Aveia, Trigo e Cevada

Mercado de trigo no Sul segue firme com demanda aquecida e dólar elevando custos de importação

Moinhos disputam trigo de qualidade no Rio Grande do Sul, enquanto Paraná e Santa Catarina mantêm mercado sustentado por oferta restrita e preços elevados


Publicado em: 21/05/2026 às 10:40hs

Mercado de trigo no Sul segue firme com demanda aquecida e dólar elevando custos de importação
Foto: CNA

O mercado de trigo na Região Sul do Brasil mantém cenário de firmeza nos preços, impulsionado pela demanda ativa dos moinhos, pela baixa disponibilidade de trigo de qualidade e pelo avanço do dólar, que voltou a encarecer a paridade de importação. O movimento fortalece as negociações internas e sustenta os valores praticados nos três principais estados produtores do país.

No Rio Grande do Sul, a procura por trigo de melhor padrão segue intensa. Segundo análises do mercado, os moinhos encontram dificuldade para adquirir lotes com qualidade superior, o que mantém os preços em patamares elevados. Negócios envolvendo trigo considerado bom chegam a atingir R$ 1.500 por tonelada CIF, dependendo da necessidade do comprador e com prazo de pagamento em até 45 dias.

Além disso, o trigo branqueador voltou a ganhar espaço nas negociações, com registros de volumes expressivos comercializados recentemente. As indústrias gaúchas já encerraram praticamente todas as coberturas para maio, enquanto os contratos de junho estão estimados em cerca de 50% preenchidos.

Para a safra nova, o mercado segue relativamente travado. A estimativa aponta cerca de 40 mil toneladas negociadas até o momento, sem novos relatos relevantes de vendas futuras. No mercado de balcão, os preços ao produtor avançaram, com destaque para Panambi, onde a saca atingiu R$ 64,00.

Santa Catarina mantém estabilidade no mercado de trigo

Em Santa Catarina, o mercado continua apresentando maior estabilidade em comparação aos demais estados do Sul. O estado segue recebendo ofertas tanto do mercado interno quanto de trigo originado do Rio Grande do Sul e do Paraná.

Os preços do trigo catarinense subiram para o piso de R$ 1.350 por tonelada FOB, considerando retirada e pagamento em 30 dias. Alguns negócios têm ocorrido com liquidação semanal, refletindo a necessidade de abastecimento imediato de parte dos compradores.

No mercado de balcão catarinense, os preços apresentaram comportamento misto entre as regiões produtoras. Houve estabilidade nas praças de Canoinhas, Xanxerê, Chapecó e Joaçaba, enquanto Rio do Sul e São Miguel do Oeste registraram valorização recente.

Paraná opera com preços ajustados e poucas ofertas disponíveis

No Paraná, o mercado também segue firme, sustentado pela escassez de ofertas e pela postura cautelosa dos vendedores. As indicações de venda variam entre R$ 1.400 e R$ 1.500 por tonelada FOB, enquanto compradores sinalizam negócios próximos de R$ 1.450 por tonelada nos moinhos para entregas em junho.

O trigo branqueador no estado tem referência ao redor de R$ 1.450 FOB. Já para a safra nova, os preços indicativos para setembro permanecem entre R$ 1.320 e R$ 1.350 por tonelada FOB.

No cenário de importação, o trigo argentino nacionalizado nos portos brasileiros aparece entre US$ 290 e US$ 295 por tonelada. Apesar disso, o trigo gaúcho ofertado entre R$ 1.350 e R$ 1.400 FOB enfrenta resistência dos moinhos paranaenses devido aos custos logísticos e à carga tributária envolvida nas operações interestaduais.

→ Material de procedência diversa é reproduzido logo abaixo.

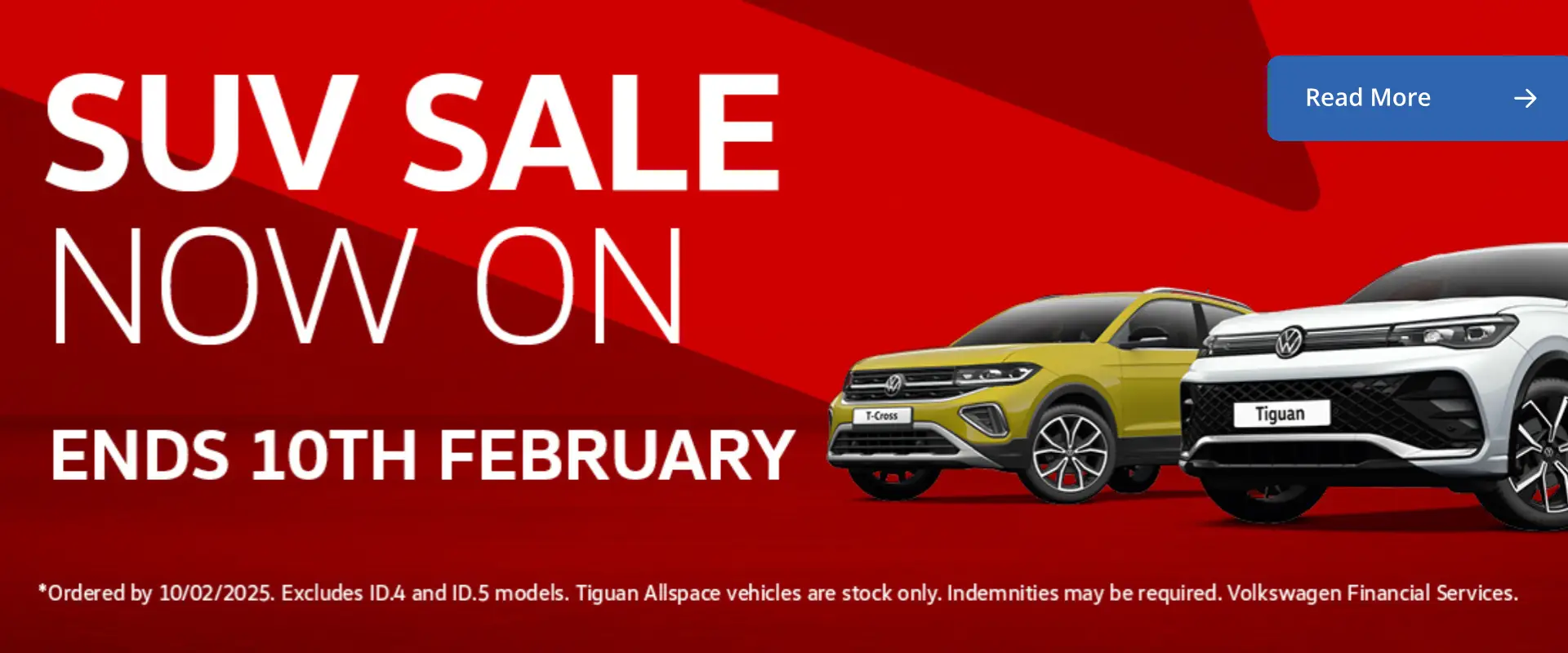 Volkswagen SUV Sale Event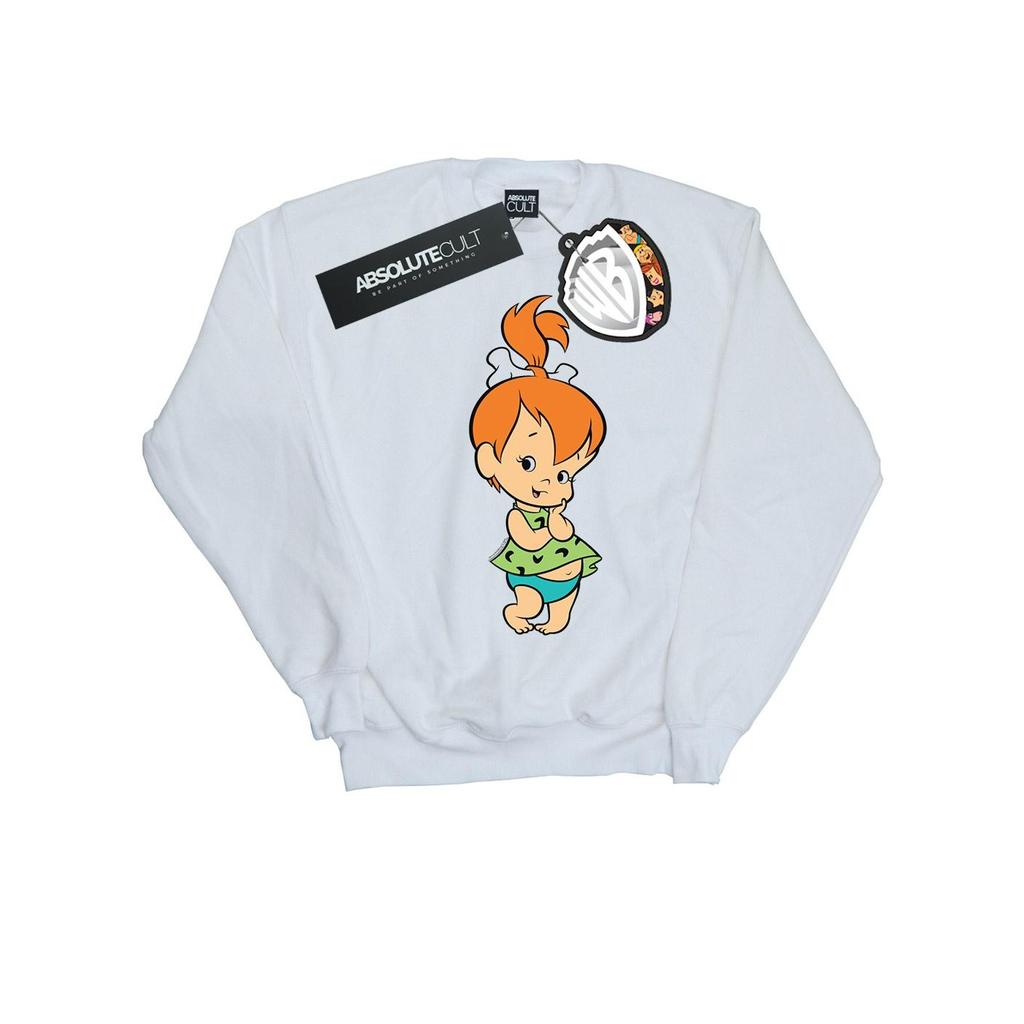 The Flintstones Женская/дамская толстовка Pebbles Flintstone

Dólar segue como fator decisivo para o mercado de trigo

O avanço do dólar continua sendo um dos principais fatores de sustentação do mercado brasileiro de trigo. Com a moeda norte-americana mais valorizada, o cereal importado perde competitividade, favorecendo o produto nacional e reforçando a tendência de preços firmes no Sul do país.

A combinação entre estoques restritos, demanda contínua da indústria moageira e dificuldades para aquisição de trigo de qualidade deve manter o mercado sustentado nas próximas semanas, especialmente enquanto a oferta da nova safra ainda não ganha volume significativo.